**ИСХОДНЫЙ ОТРЫВОК**
Впервые наши герои встречают Трималхиона в бане, куда, по римскому обычаю, они зашли перед пиром. Лысый старик в красной тунике и сандалиях играет в мяч с кудрявыми мальчиками. Один из рабов, стоя возле него, держит корзину с зелеными мячами, другой — серебряный горшок, с помощью которого Трималхион тут же справляет свою нужду59.

Последовав за носилками, на которых важно возлежит в ярко-алой тунике Трималхион, герои попадают к нему в дом. Описание дома, изобилующего нелепыми украшениями, бьющей в глаза ненужной роскошью, свидетельствует о невежестве и наивном тщеславии хозяина. Они видят привратника в зеленом платье с вишневым поясом, чистящим горох на серебряном блюде; говорящую сороку в золотой клетке; стену дома, на которой добросовестный художник изобразил этапы биографии Трималхиона, его постепенное возвышение: от невольничьего рынка, где он был куплен, до высокой эстрады по соседству с Фортуной, держащей рог изобилия, и Парками, прядущими золотую нить, которая символизирует великую будущность.

Невежественный Трималхион хочет казаться приобщенным к наукам и искусствам. Он разыгрывает из себя мецената, приглашает на пир образованных бродяг, с которыми не раз пытается завести «литературные» разговоры. Полагая, что знание Гомера — эталон образованности, Трималхион расписывает на темы гомеровских поэм стены своего дома (гл. XXIX); хвалится, что читал Гомера в детстве (гл. XLVIII); посреди обеда актеры-гомеристы по желанию хозяина читают отрывки из «Илиады» (гл. LIX) и т. д.

**ЗАДАНИЕ A**
Выпишите из отрывка о Трималхионе всё, начиная со слов «Впервые наши герои» и вплоть до слов «справляет свою нужду59.».
**ЗАДАНИЕ B**
Что держит в руках Фортуна, изображённая на стене дома, согласно отрывку о Трималхионе?
**ЗАДАНИЕ C**
Допишите, что идёт дальше в отрывке о Трималхионе, начиная сразу после его последнего предложения.

Сохранённые записи набора данных:
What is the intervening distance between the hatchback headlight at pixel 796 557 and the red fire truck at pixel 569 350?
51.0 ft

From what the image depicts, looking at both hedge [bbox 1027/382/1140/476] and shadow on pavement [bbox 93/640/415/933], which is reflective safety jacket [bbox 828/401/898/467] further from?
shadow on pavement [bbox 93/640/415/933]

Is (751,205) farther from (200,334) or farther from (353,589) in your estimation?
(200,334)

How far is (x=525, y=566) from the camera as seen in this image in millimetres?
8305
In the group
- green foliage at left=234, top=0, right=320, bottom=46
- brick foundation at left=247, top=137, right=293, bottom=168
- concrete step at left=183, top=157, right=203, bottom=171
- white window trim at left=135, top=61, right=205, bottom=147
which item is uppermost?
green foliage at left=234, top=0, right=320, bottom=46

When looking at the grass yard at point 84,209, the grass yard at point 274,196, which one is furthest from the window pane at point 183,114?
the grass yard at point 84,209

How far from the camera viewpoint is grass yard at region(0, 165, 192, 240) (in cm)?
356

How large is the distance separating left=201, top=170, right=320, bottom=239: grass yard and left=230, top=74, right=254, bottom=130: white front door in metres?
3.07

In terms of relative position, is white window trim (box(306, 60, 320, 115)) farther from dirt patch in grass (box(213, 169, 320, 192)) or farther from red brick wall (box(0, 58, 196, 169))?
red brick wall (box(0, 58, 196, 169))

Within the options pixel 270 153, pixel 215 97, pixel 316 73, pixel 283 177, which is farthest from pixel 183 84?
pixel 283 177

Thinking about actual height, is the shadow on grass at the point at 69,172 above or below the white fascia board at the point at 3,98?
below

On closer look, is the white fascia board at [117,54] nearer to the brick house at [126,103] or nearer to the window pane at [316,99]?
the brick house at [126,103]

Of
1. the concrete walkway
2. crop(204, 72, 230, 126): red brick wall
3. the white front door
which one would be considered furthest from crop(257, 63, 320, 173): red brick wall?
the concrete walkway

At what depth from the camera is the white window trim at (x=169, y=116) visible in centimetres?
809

**ВЕРНЫЙ ОТВЕТ A**
Впервые наши герои встречают Трималхиона в бане, куда, по римскому обычаю, они зашли перед пиром. Лысый старик в красной тунике и сандалиях играет в мяч с кудрявыми мальчиками. Один из рабов, стоя возле него, держит корзину с зелеными мячами, другой — серебряный горшок, с помощью которого Трималхион тут же справляет свою нужду59.

**ВЕРНЫЙ ОТВЕТ B**
Рог изобилия.

**ВЕРНЫЙ ОТВЕТ C**
Церемония трапезы начинается с омовений: рабы с пением омывают гостям руки и ноги, после чего они занимают свое место за столом. Разодетого, обвешанного драгоценностями и ковыряющего в зубах серебряной зубочисткой хозяина вносят под музыку на крошечных подушечках. Блюда, подаваемые гостям, одно диковиннее другого, сопровождаются шутками и прибаутками слуг, комментариями хозяина и обставляются соответствующим реквизитом. Поэтому каждая сценка, связанная с подачей очередного блюда, сама по хебе представляет оригинальное зрелище, помимо того, что она входит составной частью в то грандиозное представление, каким является в романе «Пир» у Трималхиона.

Например, прежде чем подать кабана, перед ложами гостей стелют ковры, на которых изображена охота, а в триклиний выпускают лаконских собак. Режет вепря охотничьим ножом огромный бородач в охотничьем плаще. Когда он ударяет вепря ножом в бок, оттуда тотчас же вылетает стая дроздов. Их быстро ловят стоявшие наготове птицеловы и раздают гостям.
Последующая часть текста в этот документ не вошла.